[Dataset entries]
▼▼▼
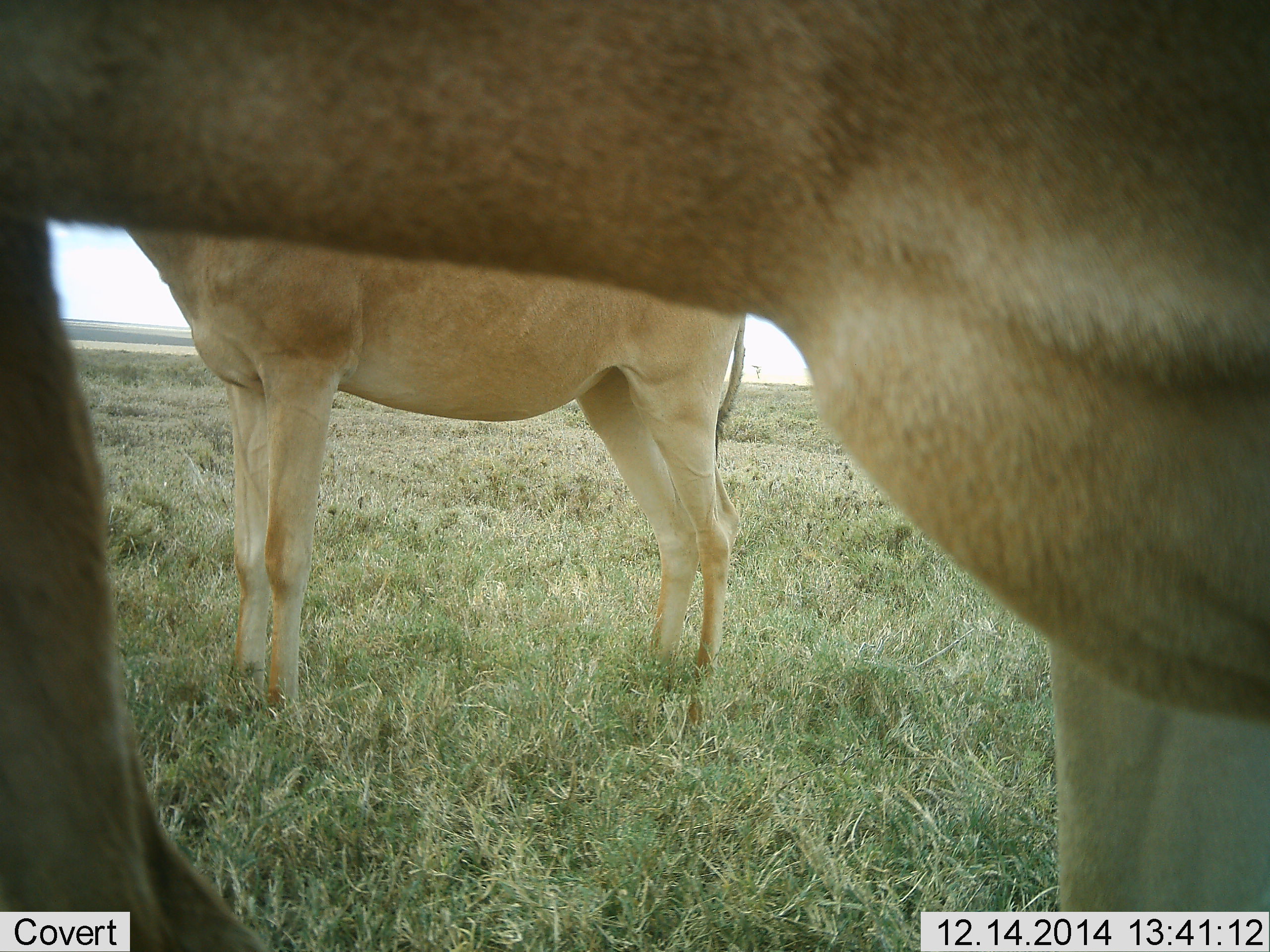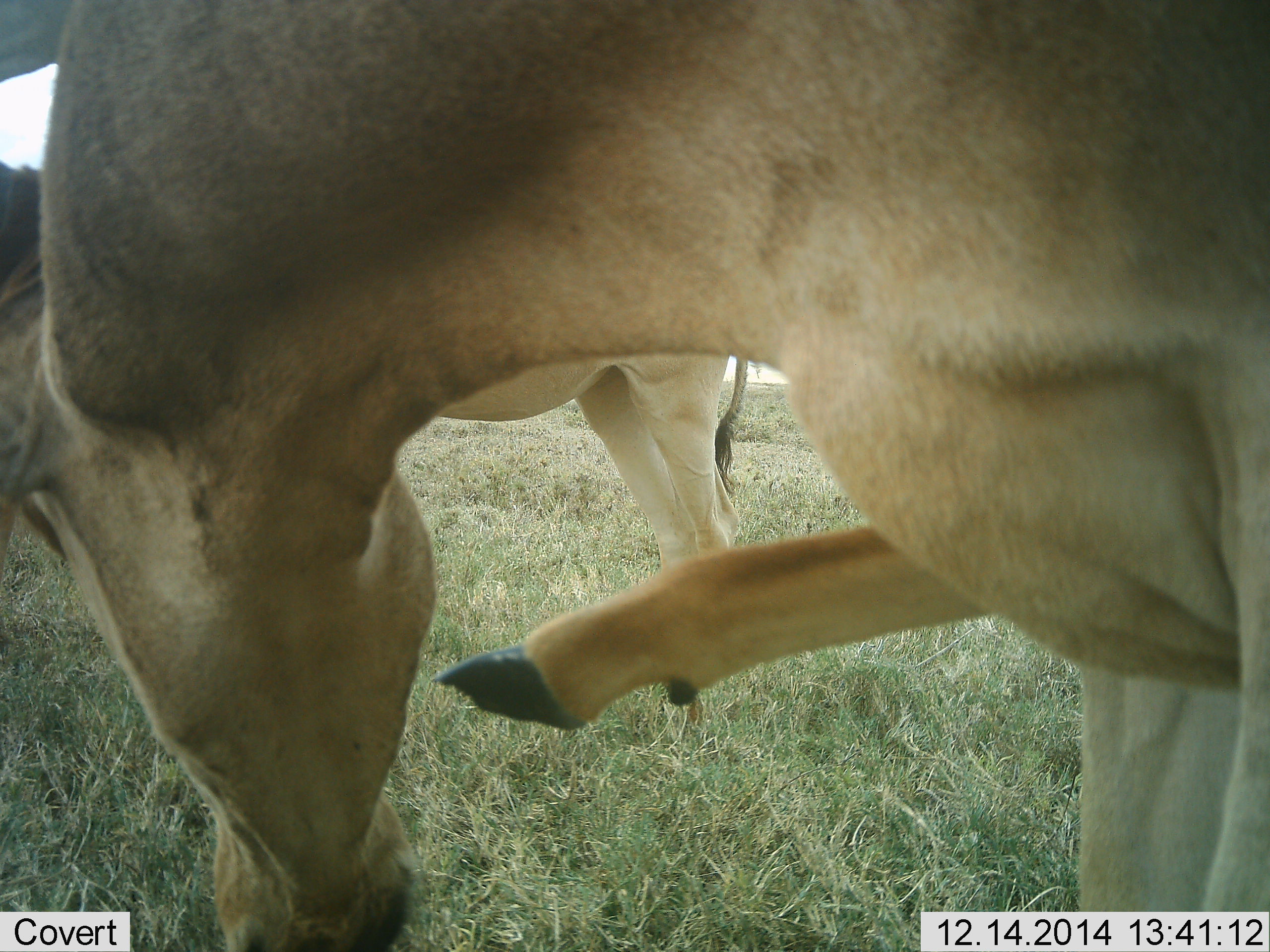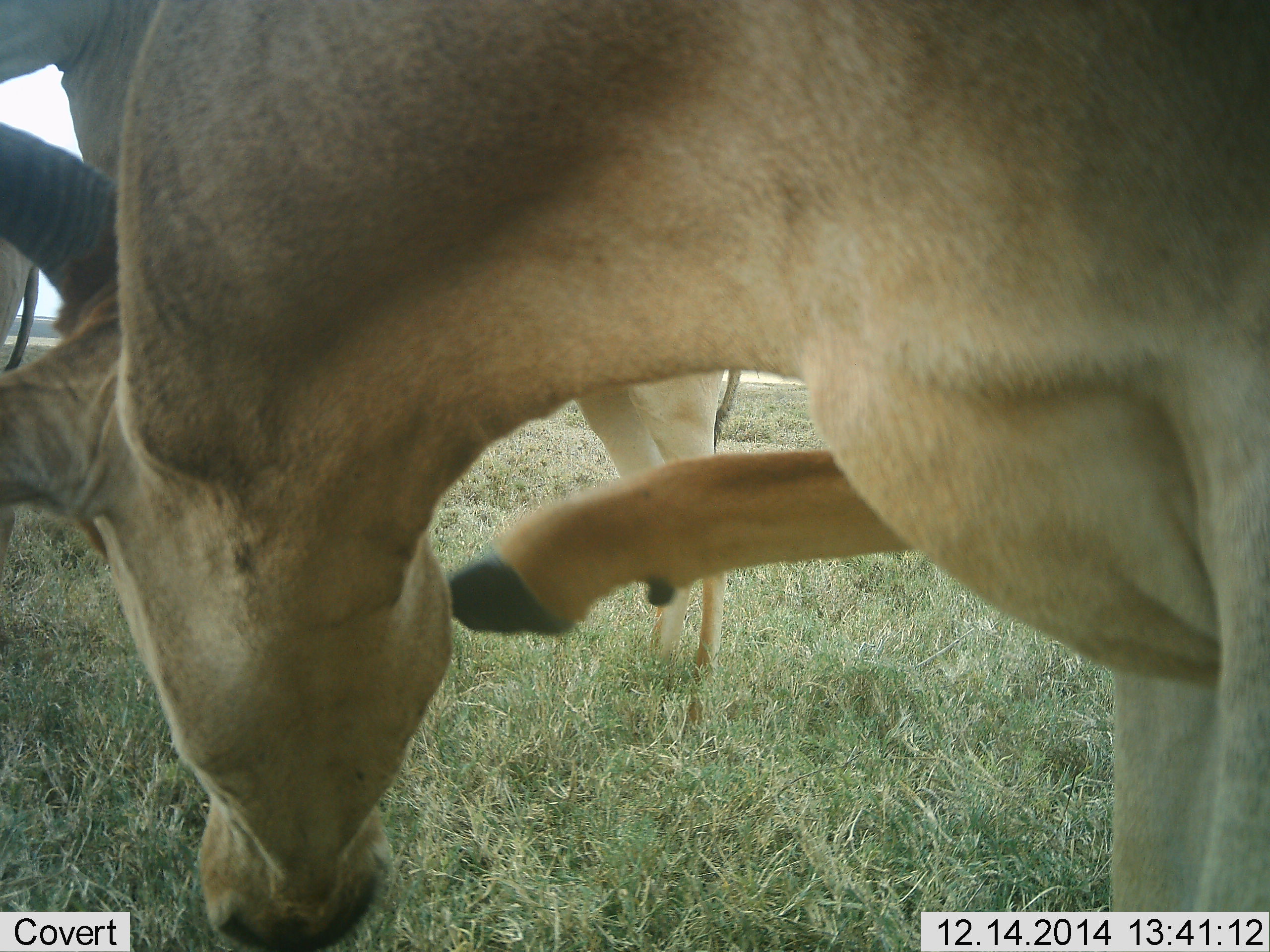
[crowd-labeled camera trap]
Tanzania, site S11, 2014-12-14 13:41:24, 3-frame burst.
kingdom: Animalia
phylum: Chordata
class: Mammalia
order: Artiodactyla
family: Bovidae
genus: Alcelaphus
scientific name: Alcelaphus buselaphus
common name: hartebeest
Hartebeest (Alcelaphus buselaphus), count 2. Behavior (volunteer vote fractions): standing 90%, resting 10%, moving 10%, interacting 0%. Young present (vote fraction): 0%. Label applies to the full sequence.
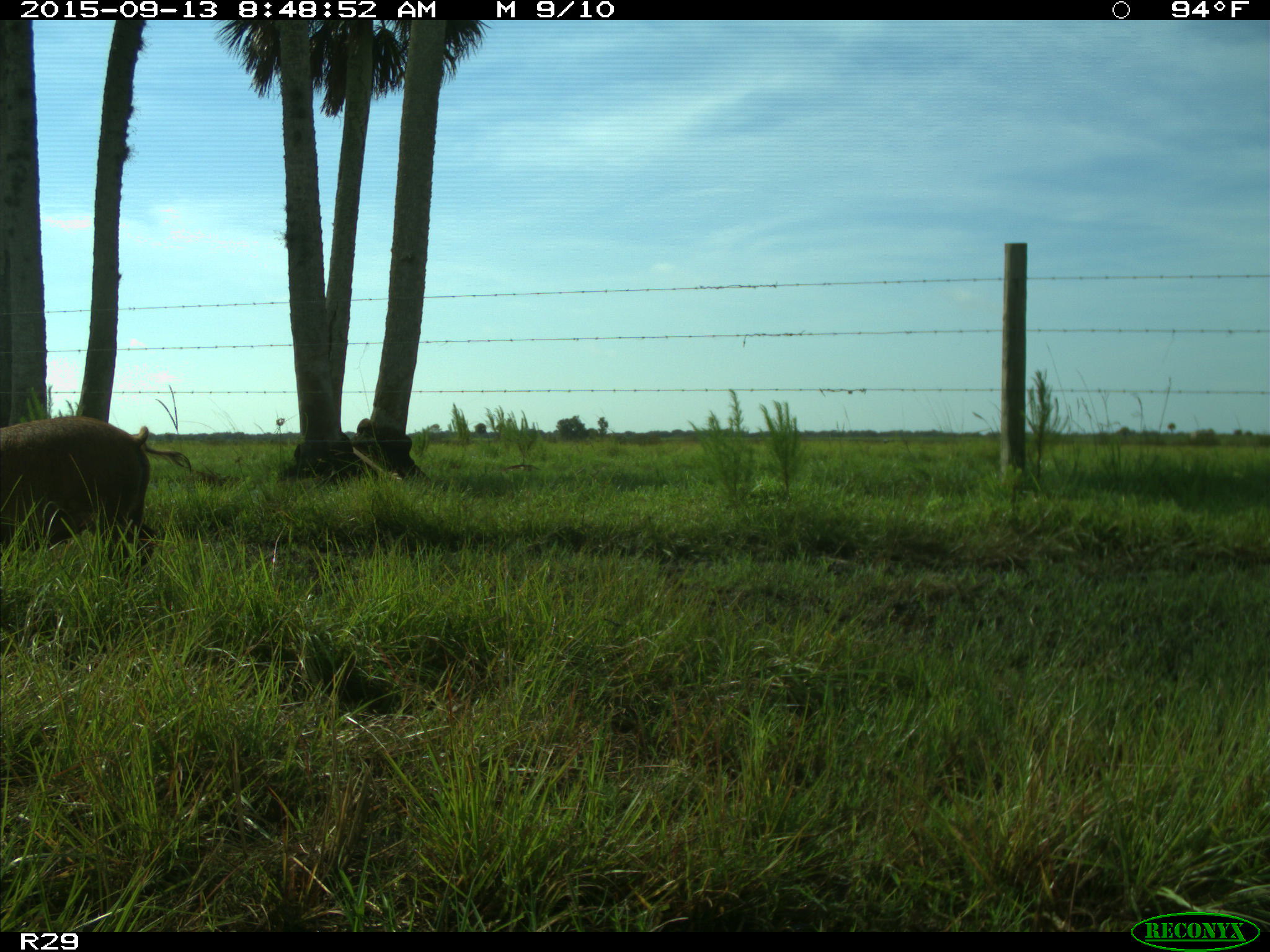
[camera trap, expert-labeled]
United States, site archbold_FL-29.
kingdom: Animalia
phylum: Chordata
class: Mammalia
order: Artiodactyla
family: Suidae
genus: Sus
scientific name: Sus scrofa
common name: wild boar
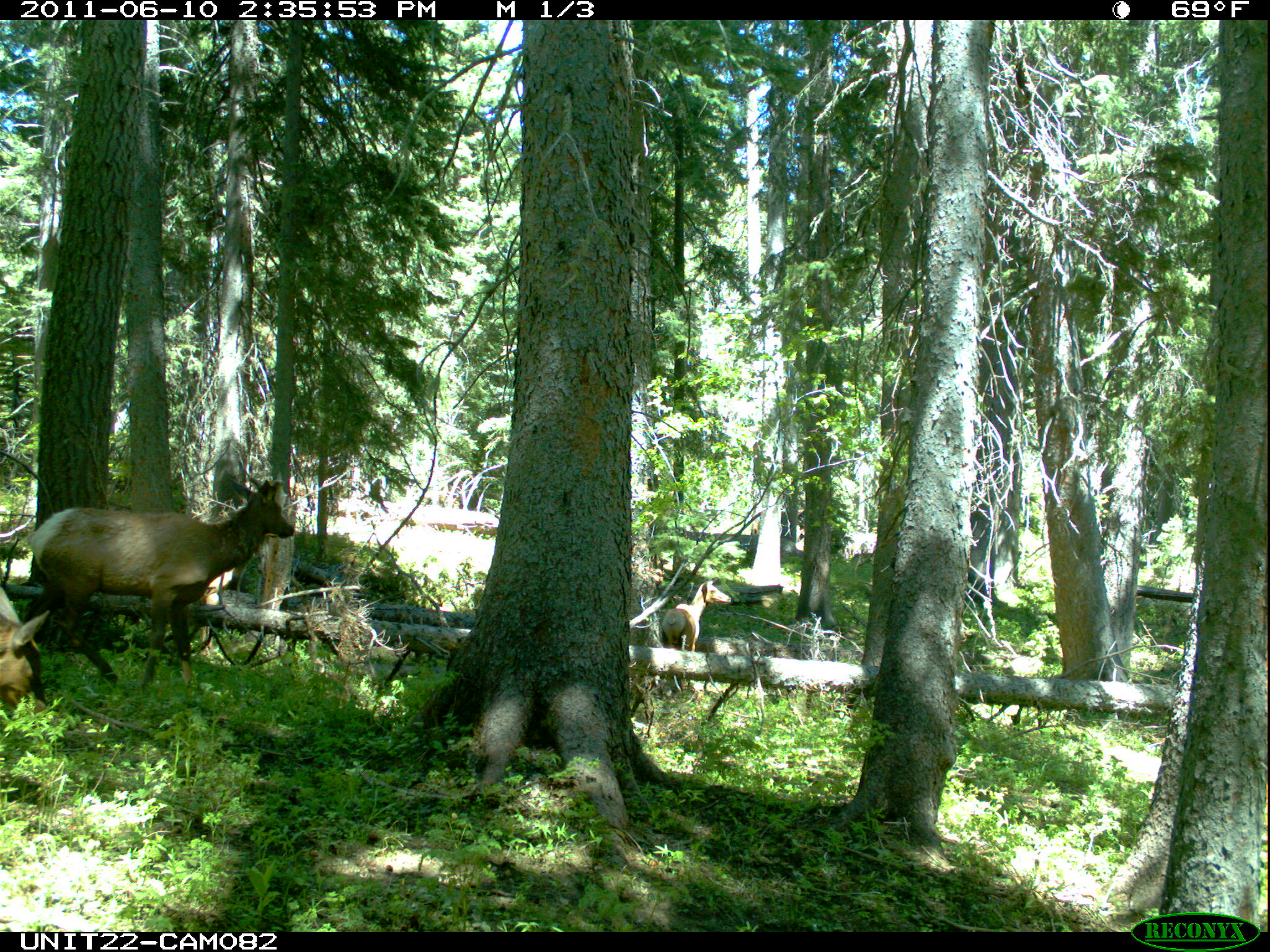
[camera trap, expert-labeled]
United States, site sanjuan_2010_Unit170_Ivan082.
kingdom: Animalia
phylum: Chordata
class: Mammalia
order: Artiodactyla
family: Cervidae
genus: Cervus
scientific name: Cervus elaphus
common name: red deer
Cervus elaphus (red deer).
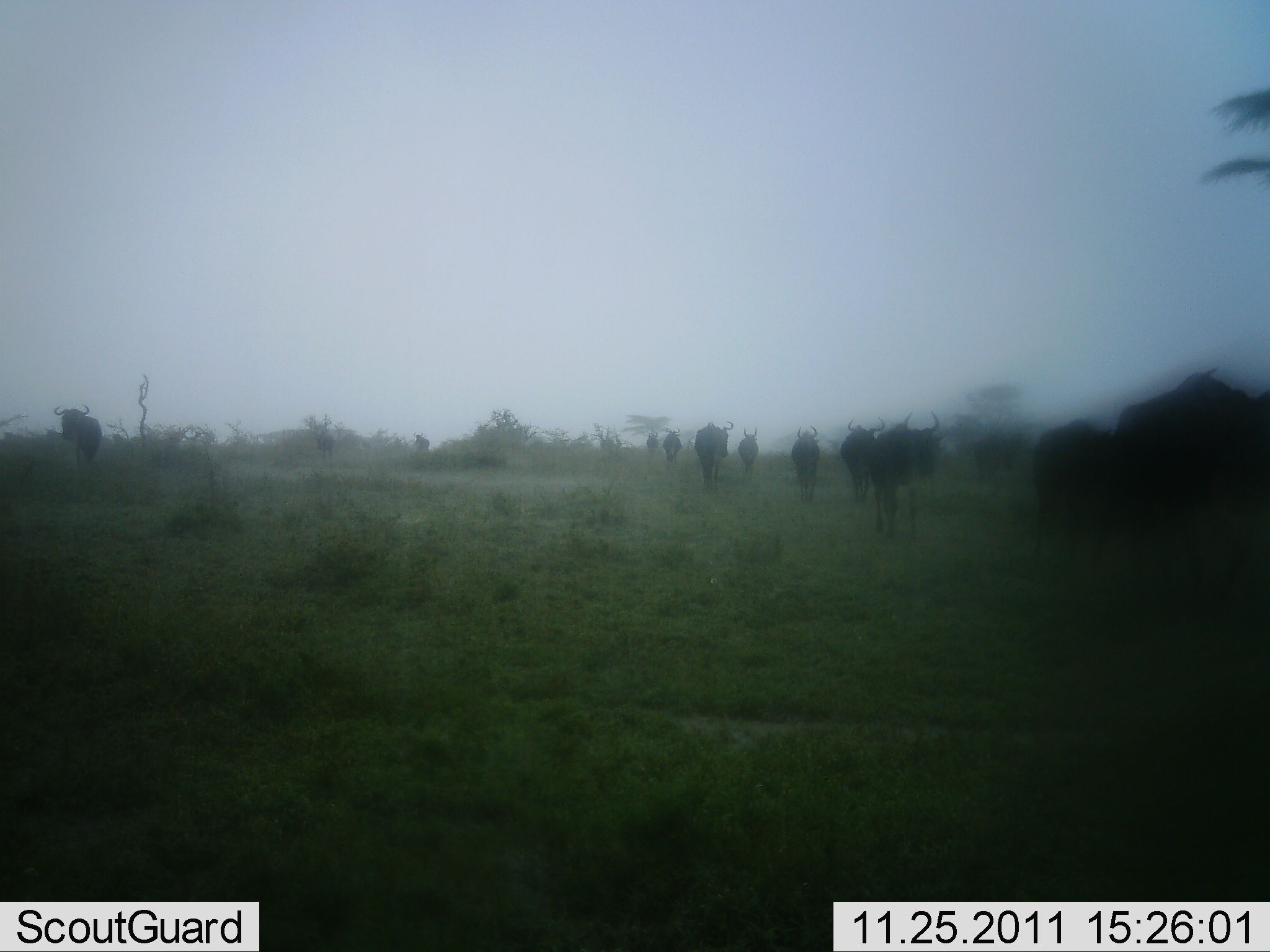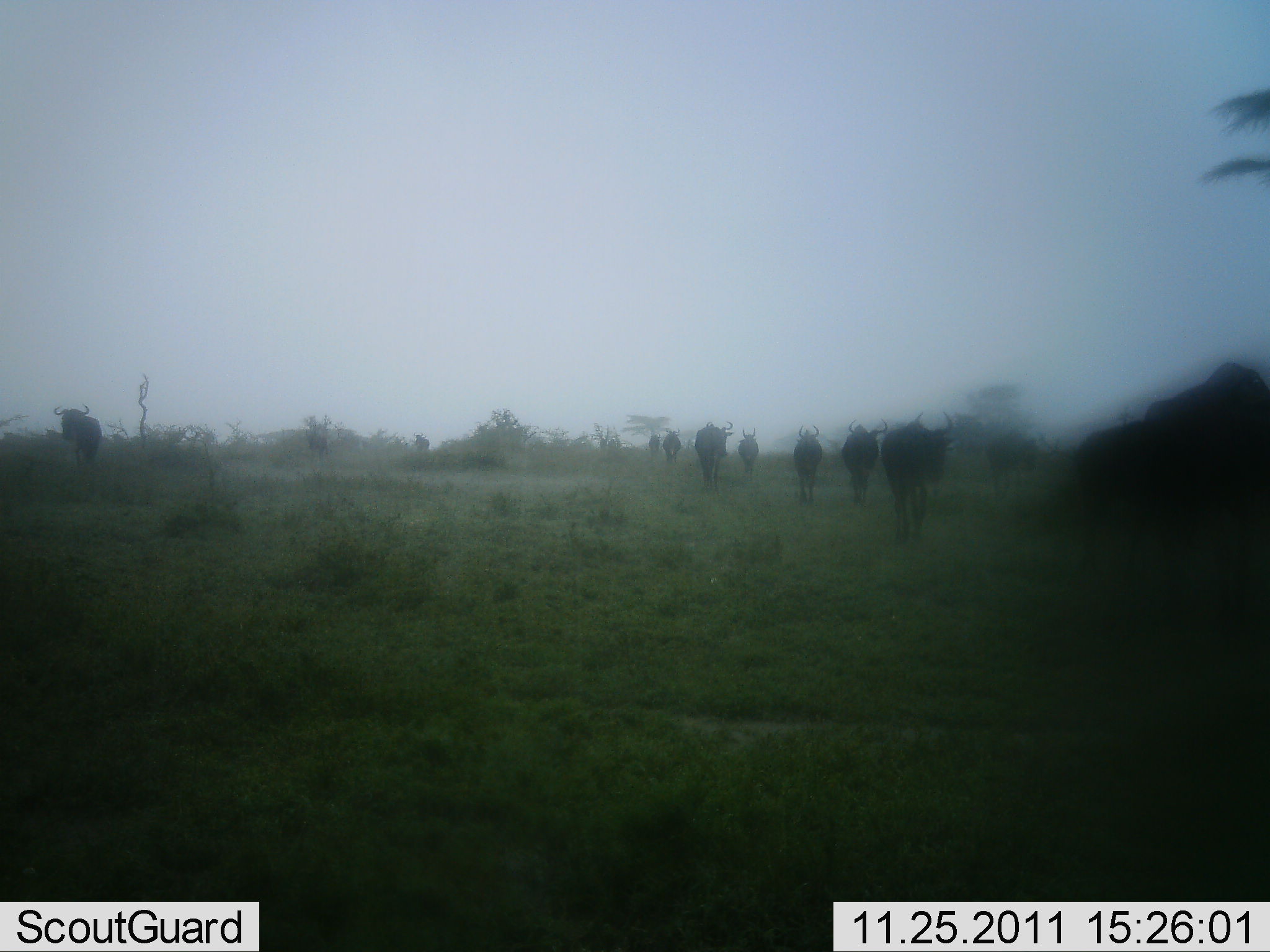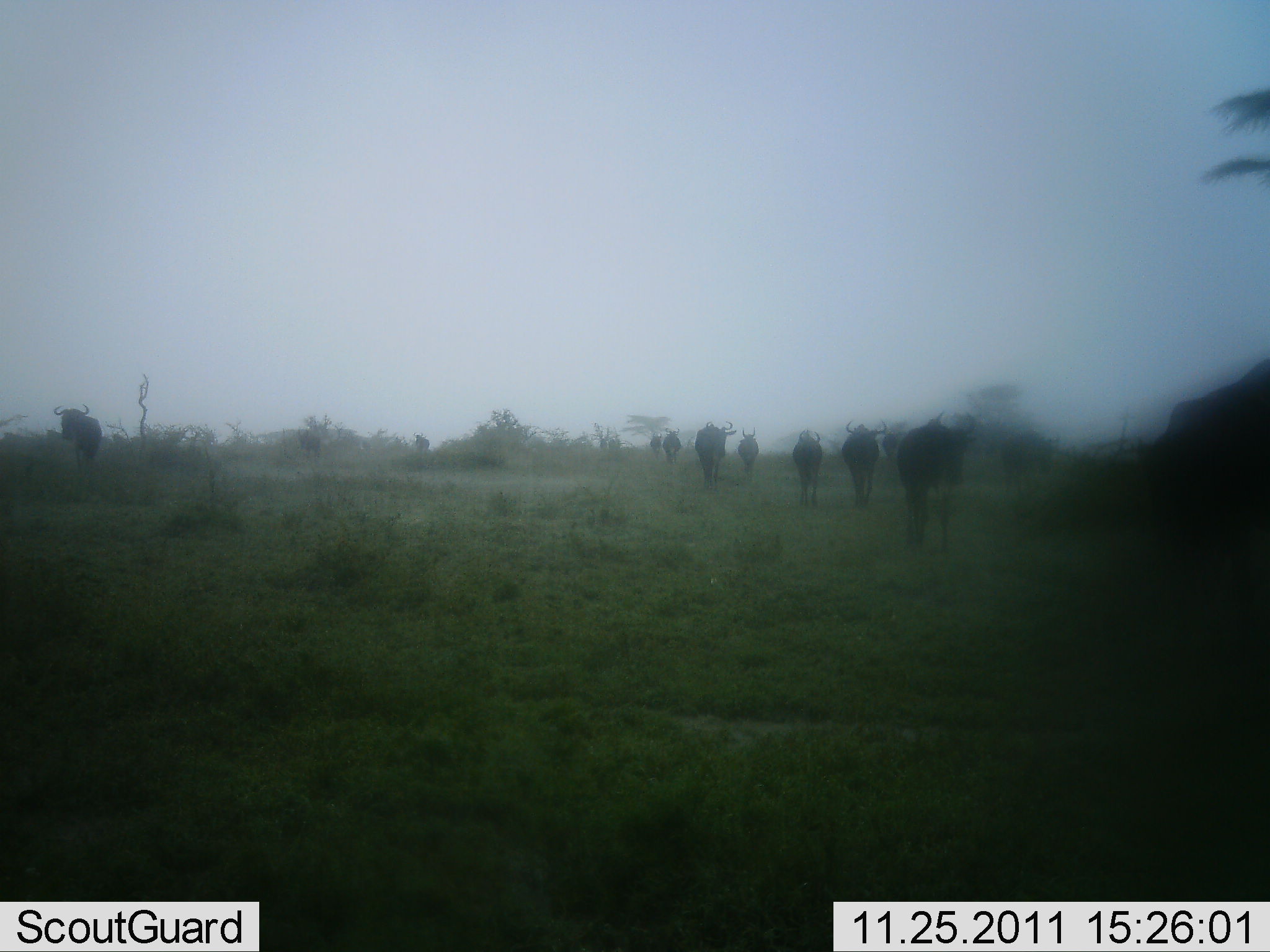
▲▲▲
= About this exercise =
Looking at the records above, work out how many lines include the word "site", then give that number by itself.

= Solution =
3